As previously mentioned, both punishment and liberalism are based on varying frameworks; they are also driven by varying reasons.  A goal of liberalism for instance concerns the achievement of the greatest good, and since people have different perceptions of what is good, there is a slim chance that punishment may co-exist with liberalism.  Since punishment has tendencies to suppress liberty in its purest form, the problem lies in the fact that passing down sanctions is done in a systematized manner, which cannot satisfy the various notions of good.

As mentioned, punishment attempts to rouse change, even if it is against free will.  This also means an exercise of a certain power over an individual; and such employment would need justification far deeper than its supposed purpose. Andrew Von Hirsch primarily argues that the liberal state should not intervene with affairs that should be left to the individual’s own assertion.  Von Hirsch simply defends the particular individual rights which are one of the tenets of liberalism being threatened by the institution and practice of punishment.

 But in light of the arguments brought about by its supposed true essentials, punishment as a form of defense mechanism (Matravers 79 qtd in Farrell) does not affect the advocacies of liberalism in the strictest sense.  Whether the form of punishment is on the extreme ends of being too brutal or humane, is not the main emphasis here, the importance should be on the question of how and why the need for it to be done.  .

            The diversity in context between punishment and liberalism may also be used to justify that the goals of the two principles are mutually exclusive.  A primary suggestion is that if it is deemed in a different perspective.  If such a thing is considered, this means that its principles would be in coherence with the liberalist call for individual pursuit of the ultimate good.

            As Derek Matravers discusses, an individual who constantly inflicts harm to another will likely stop, once he or she is threatened by pain: “inasmuch as it is the aggressor who has (knowingly and willingly) bought it about that the victim must make the relevant choice, justice entitles the victim to choose that the aggressor, rather than the victim, will

 Suffer the harm that, by hypothesis, one or the other of them must suffer (qtd. in Farrell 79).”

            At first, morality may not appear as a key element in the argument that punishment has effects on liberalism, but Derek Matravers indicates that Duff’s implication notes that punishment would rouse a sense of repentance, which will then constitute the use of free will.  This is because punishment should ideally constitute a penance which, though initially imposed by others on the criminal, he should ideally come to accept and will for himself (qtd. in Duff 523-54).
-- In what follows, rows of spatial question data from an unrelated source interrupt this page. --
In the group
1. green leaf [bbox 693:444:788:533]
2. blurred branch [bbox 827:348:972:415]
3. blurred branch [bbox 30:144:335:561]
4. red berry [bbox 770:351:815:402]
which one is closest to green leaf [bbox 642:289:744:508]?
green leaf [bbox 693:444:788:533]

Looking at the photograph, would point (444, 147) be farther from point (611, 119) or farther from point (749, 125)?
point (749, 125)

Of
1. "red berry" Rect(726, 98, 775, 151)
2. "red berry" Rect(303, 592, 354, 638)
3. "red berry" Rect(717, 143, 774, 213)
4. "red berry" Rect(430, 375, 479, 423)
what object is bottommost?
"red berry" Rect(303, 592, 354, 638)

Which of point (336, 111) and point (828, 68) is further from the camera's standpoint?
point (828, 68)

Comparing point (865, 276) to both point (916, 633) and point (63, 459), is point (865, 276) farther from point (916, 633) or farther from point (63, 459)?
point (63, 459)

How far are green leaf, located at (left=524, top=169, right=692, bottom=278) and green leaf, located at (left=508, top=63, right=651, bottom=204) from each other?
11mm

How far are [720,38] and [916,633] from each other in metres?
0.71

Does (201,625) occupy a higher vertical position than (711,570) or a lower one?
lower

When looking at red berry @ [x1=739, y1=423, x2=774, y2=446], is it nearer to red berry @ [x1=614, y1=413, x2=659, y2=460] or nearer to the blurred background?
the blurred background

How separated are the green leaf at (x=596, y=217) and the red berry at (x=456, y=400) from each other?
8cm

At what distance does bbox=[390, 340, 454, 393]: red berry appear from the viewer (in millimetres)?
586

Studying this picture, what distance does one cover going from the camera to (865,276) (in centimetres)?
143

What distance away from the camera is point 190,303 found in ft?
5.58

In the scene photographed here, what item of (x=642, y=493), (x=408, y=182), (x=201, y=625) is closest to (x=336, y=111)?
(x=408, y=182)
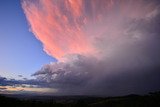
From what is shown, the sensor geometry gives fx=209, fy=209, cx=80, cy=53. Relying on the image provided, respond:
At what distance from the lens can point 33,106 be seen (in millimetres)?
174375

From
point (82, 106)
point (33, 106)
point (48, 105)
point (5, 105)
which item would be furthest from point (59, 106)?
point (5, 105)

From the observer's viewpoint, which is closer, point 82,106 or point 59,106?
point 82,106

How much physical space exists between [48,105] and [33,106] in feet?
40.7

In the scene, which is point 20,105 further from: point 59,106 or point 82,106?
point 82,106

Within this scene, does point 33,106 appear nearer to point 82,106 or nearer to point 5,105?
point 5,105

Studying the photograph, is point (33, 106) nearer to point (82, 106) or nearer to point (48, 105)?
point (48, 105)

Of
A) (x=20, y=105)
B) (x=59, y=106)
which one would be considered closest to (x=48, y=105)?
(x=59, y=106)

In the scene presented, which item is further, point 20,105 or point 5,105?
point 20,105

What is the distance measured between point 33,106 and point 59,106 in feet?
71.7

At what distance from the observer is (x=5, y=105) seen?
14962cm

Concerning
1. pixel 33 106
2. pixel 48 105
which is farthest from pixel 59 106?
pixel 33 106

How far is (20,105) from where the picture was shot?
563 ft

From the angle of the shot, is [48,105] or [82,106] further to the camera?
[48,105]

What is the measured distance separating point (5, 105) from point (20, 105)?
23226 millimetres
            Liberalism is as diverse as its core concept; it has certain principles that are being threatened by the theories and motivations of punishment.  Punishment meanwhile is just as broad with the term being used in a variety of aspects.  Regardless of the theoretical framework being used, whether the principles of punishment threaten the very core of liberalism remains to be subjective.  In both aspects, numerous factors should be put in to consideration and each factor determines the effect or the threat on both ends simply determines whether it is a threat or not.

Works Cited

Duff, R. Antony, Penal Communications: Recent Works in the Philosophy of Punishment. In Crime and Justice: A Review of Research. Chicago: Chicago University Press, 1996.

Matraverse, Derek. Issues in Contemporary Social and Political Philosophy. Buckinghamshire: The Open University, 2005.

Bedau, Hugo Adam. “Punishment.”. 8 July 2005. The Stanford Encyclopedia of Philosophy. 11 July 2008. ;;.